The researchers ask, “Despite these claims and advances in performance, the fundamental benefits and limitations of LRM remain poorly understood. The key questions still persist. Are these models capable of generalizable inferences or do they utilize different forms of pattern matching?” There are further questions about performance scaling that increases the complexity of the problem, comparisons with unthinkable standard LLM counterparts if the same inference token calculations were provided, and the inherent limitations of the current inference approach, and improvements needed to advance towards more robust inference.
Where do you go from here?
Researchers have revealed that there are limitations to the test methods as well. “Our puzzle environment allows for controlled experiments by finely controlling the complexity of the problem, but they represent narrow slices of inference tasks and may not capture the diversity of real-world or knowledge-intensive reasoning problems,” they say.
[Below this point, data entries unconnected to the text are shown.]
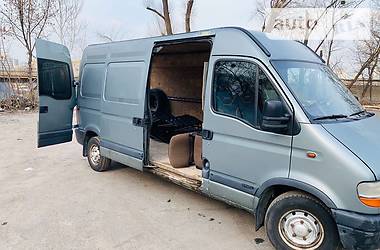 Вантажопасажирський фургон Renault Master 1998 в 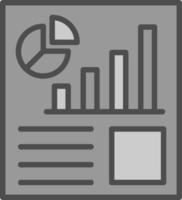 conception d'icône de vecteur de plan d'affaires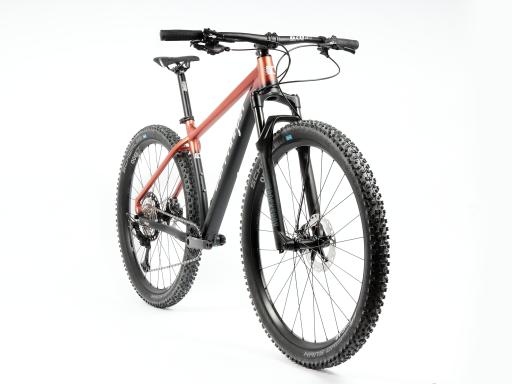 Kolo MTB 29" Lee Cougan Droid Shimano XT  1x12 , velikost M -19" měděná -černá matná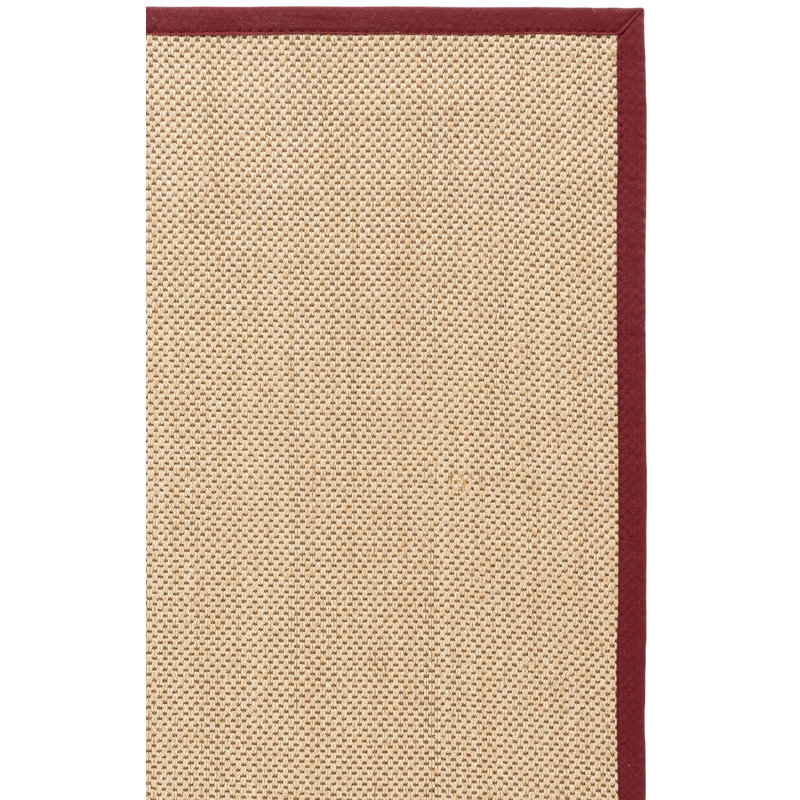 Hillsborough sisal fiber knitted rug, Rectangle 6 pi x 9 pi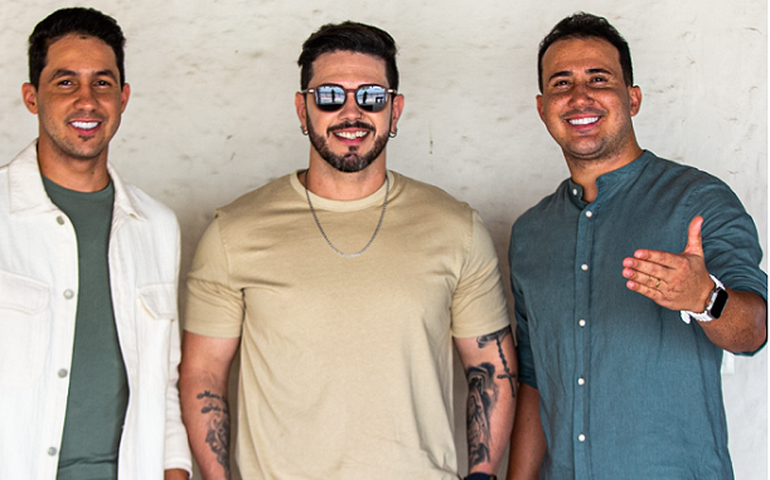 Cavaleiros do Forró lança single com Iguinho e Lulinha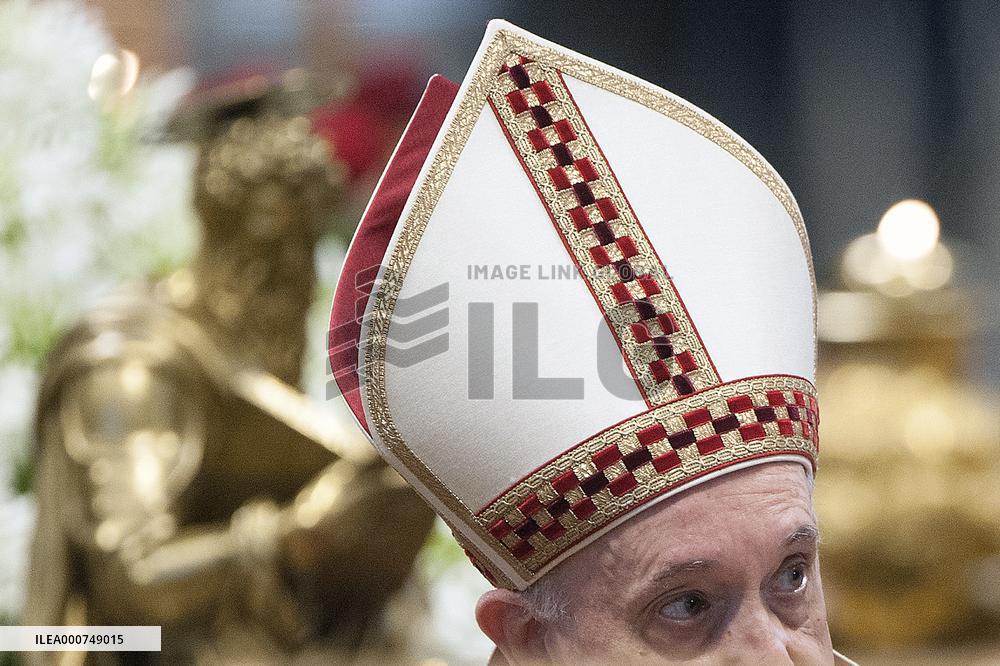 Mass To Mark The Feast Of Apostoles Peter And Paul - Vatican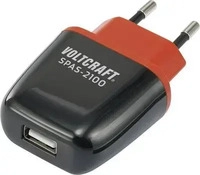 VOLTCRAFT VC-11413285, VOLTCRAFT SPAS-2100 USB Ladeger&auml;t 10.5W 1x USB-A...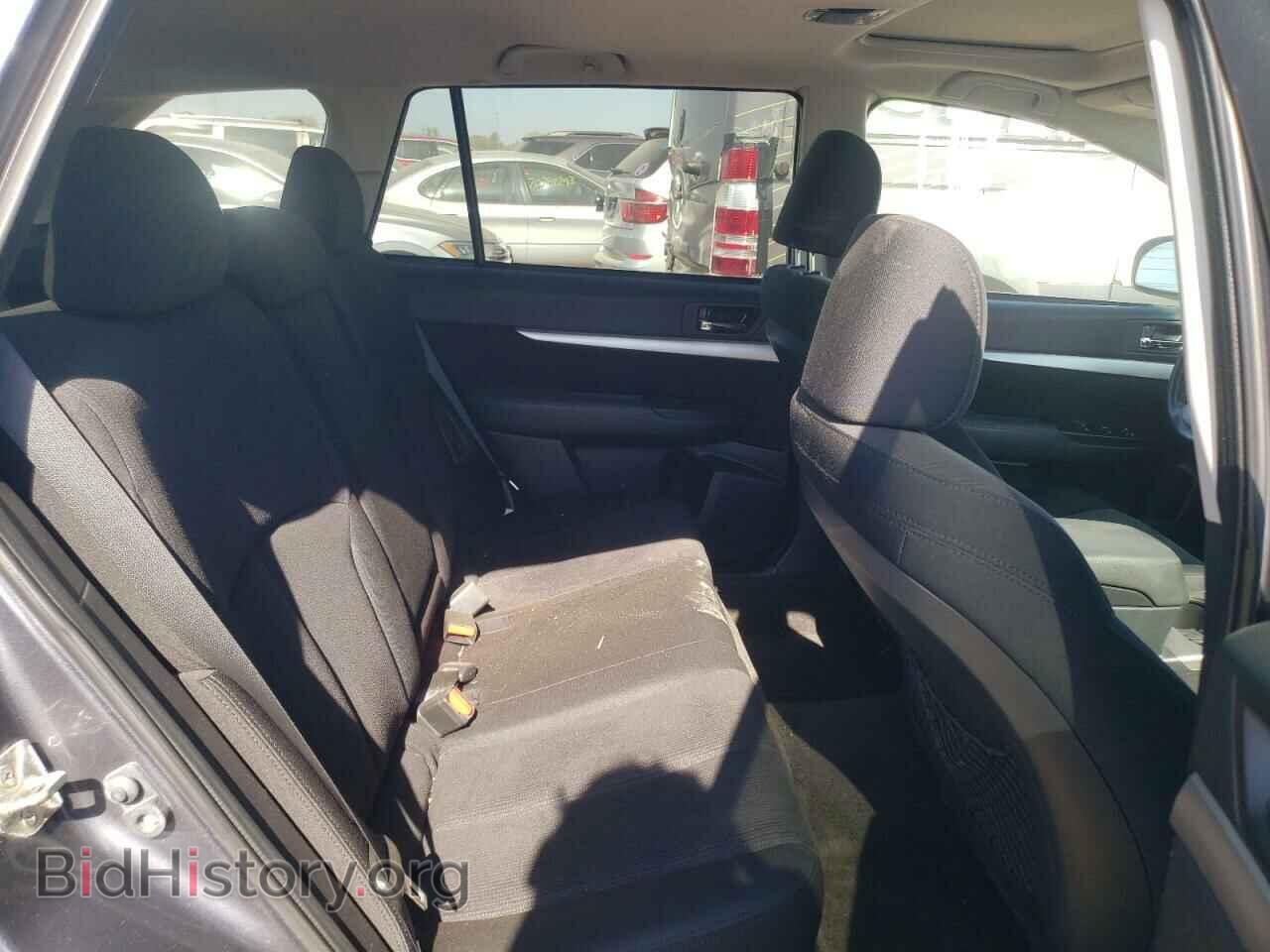 2014 SUBARU OUTBACK - VIN: 4S4BRCDC9E3203555 - Фото 10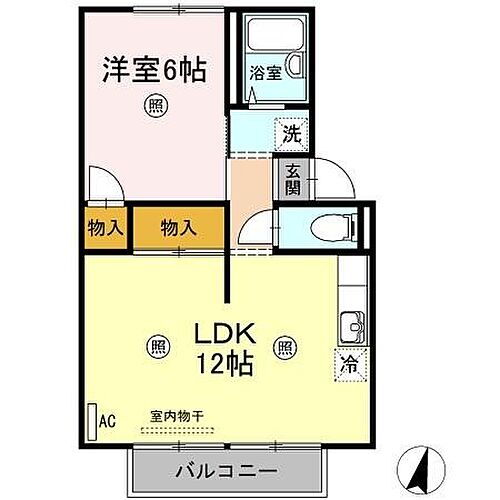 岡山県都窪郡早島町早島3424-1 早島駅 1LDK アパート 賃貸物件詳細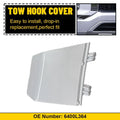 Front Bumper Towing Hook Eye Cap Cover for Mitsubishi Outlander (2022–2024)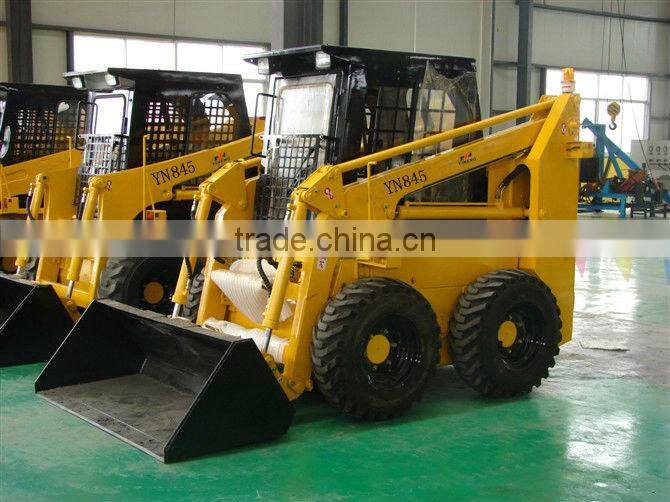skid steer loader(700kg+50hp+0.45m3+Imported hydraulic system)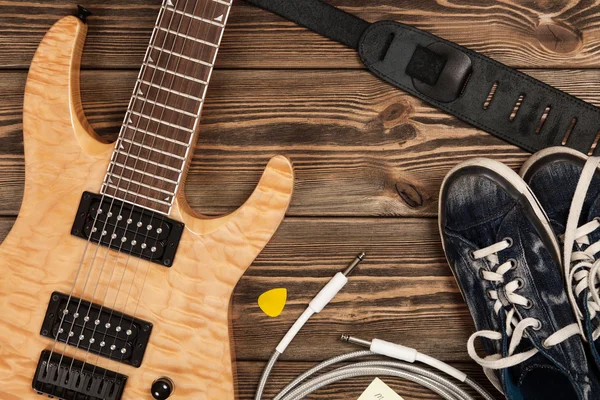 Modern elektro gitar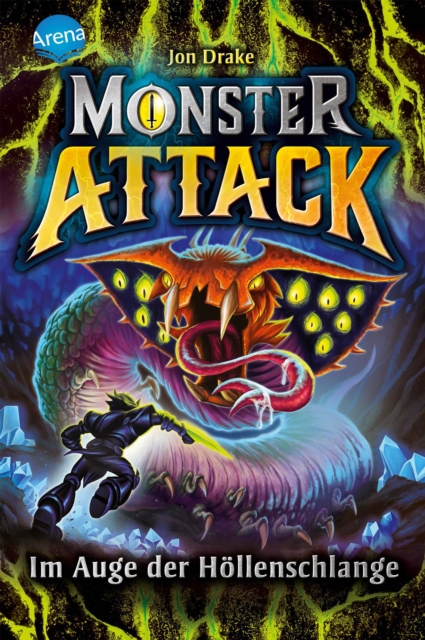 Monster Attack (3). Im Auge der Hollenschlange : Spannendes Action-Abenteuer fur Monster-Fans ab 8, EPUB eBook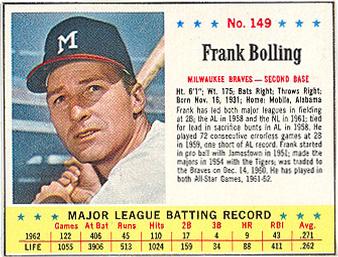 Frank Bolling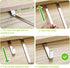 Vinyl Siding Hangers, 10PCS Heavy Duty Stainless Steel Low Profile No Hole Hanger Vinyl Siding Hooks No Damage No Drill Hook for Hanging Outside H...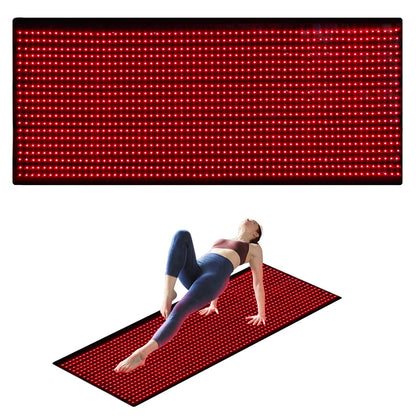 Full Body Red Light Mat Pain Relief Wellness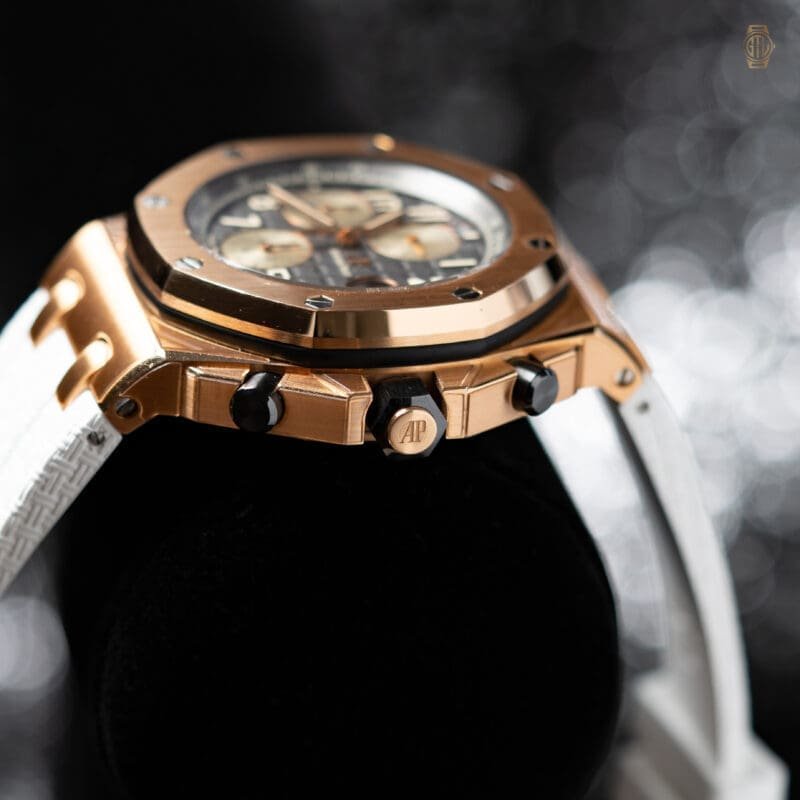2018 Audemars Piguet Royal Oak Offshore Rose Gold Ref. 26470OR, photo 10 of 12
They add that “the use of a deterministic puzzle simulator assumes that inference can be fully verified at every step.” They say it limits the validity of the analysis to more inference.
There is little argument that LRM represents progress, especially due to the relevance of AI. However, this study highlights that not all inference models are possible, particularly in the face of increased complexity. These findings may suggest that prior to WWDC 2025 and by Apple researchers that the publication of AI inferences is likely to be practical. The focus area can include specific use cases where current AI methodologies can be trusted (research papers show lower to moderate complexity, lower reliance on perfect long order execution). Although we are here in the age of large-scale inference models, this study of “the illusion of thought” means that AI with true inference remains Mirage.